Fragmento de página –
# Nosferatu.



## Trastolillo

Hola.

De nuevo acudo a vosotros en busca de ayuda para pasar a limpio un texto de la película _*Nosferatu*_, ya que hay letras y palabras que se me escapan.
No pido una traducción, sino una transcripción más legible, legible para mí, claro.

Saludos y muchas gracias.


----------



## susanainboqueixon

Aus dem Samen Belials erstund (= erstand) der Vampyr (= Vampir) Nosferatu, als welcher (= der) lebet und sich nähret von dem Blute der Menschheit
Unerlöset hauset er in erschröcklichen (schrecklichen) Höhlen, Grabkammern und Särgen, so gefüllet seien (sind) mit gottverfluchter Erde von den Äckern des schwartzen Todes.
die Äcker des schwarzen Todes = los campos (= los cementerios) de las víctimas de la peste negra
Hay que quitar la E de las formas "lebet" (= lebt), "nähret" (= nährt), etc.
Te sirve?
Saludos,
Susana


----------



## Trastolillo

Hola.

Gracias, pero veo que algunas palabras también se te escapan, como Belials (Belial), yque tu lees como *Behals*.
Pero me es de mucha ayuda..

¡Muchas gracias!

Saludos.


----------



## susanainboqueixon

Tienes razón... Espero que no haya otra.


----------



## Trastolillo

Hola. 

No, y de verdad que te lo agradezco muchísimo.

Datos proporcionados –

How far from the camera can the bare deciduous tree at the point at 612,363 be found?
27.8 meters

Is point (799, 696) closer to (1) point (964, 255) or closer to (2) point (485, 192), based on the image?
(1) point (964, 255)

Problema breve 1 – Indica si cada afirmación coincide con el hilo sobre Nosferatu y responde sí o no, citando literalmente las palabras decisivas: (a) Trastolillo pide una traducción del texto de la película. (b) Susana aclara que "die Äcker des schwarzen Todes" son los campos de las víctimas de la peste negra. (c) Según Susana, en la forma "lebet" hay que quitar la E.
Problema breve 2 – Escribe la continuación del hilo sobre Nosferatu a partir de su último mensaje.

Respuesta 1 –
(a) No: "No pido una traducción, sino una transcripción más legible".
(b) Sí: "die Äcker des schwarzen Todes = los campos (= los cementerios) de las víctimas de la peste negra".
(c) Sí: "Hay que quitar la E de las formas "lebet" (= lebt)".

Respuesta 2 –
Es que algunas letras se me hacían muy difíciles de entender, como te ha pasado a tí, y más con ese estilo de escritut¡ra del texto.

Un abrazo.

Saludos.


----------



## bwprius

> _Ya en su habitación, encuentra un libro "De espíritus aterrorizados por vampiros, sortilegios y los siete pecados capitales", donde lee que de *la semilla de Belial* surgió el vampiro Nosferatu que *vive y se alimenta de de sangre humana viviendo en cuevas terroríficas, cámaras funerarias y ataúdes llenos de tierra maldita*._



Las partes resaltadas por mí en negrita aparecen en tu fuente.

Lo de arriba se encuentra aquí: Nosferatu, el vampiro en la parte de

*Sinopsis/ Argumento:*


----------



## bwprius

Ignoro si conoces el significado de _*Belial*_.

Pero he encontrado aquí: Belial - Enciclopedia Católica

lo siguiente:


> _Belial_​Se encuentra frecuentemente como un nombre personal en la Vulgata y en varias traducciones inglesas de la Biblia, y se usa a menudo como sinónimo de Satanás, o la personificación del mal.


----------



## Trastolillo

Hola.



bwprius said:


> Ignoro si conoces el significado de _*Belial*_.
> 
> Pero he encontrado aquí: Belial - Enciclopedia Católica
> 
> lo siguiente:



Hola.

Si, la conocía.
Me dedico a traducir intertítulos de películas, ciencia ficción, terror y fantasía, para luego añadirlos y subirlas a mi canal de youtube.
Trato de que sean, en la medida de lo posible, de dominio público.
Eso me lleva a investigar y a aprender cosas nuevas, ya que soy aficionado al cine.
También trato de ser lo más fiel posible en las traducciones de los intertitúlos originales, tirando de todos los diccionarios que puedo y del sentido común.
Y, ¡cómo no!, a veces solicitando ayuda en estos foros.

Gracias.
Saludos.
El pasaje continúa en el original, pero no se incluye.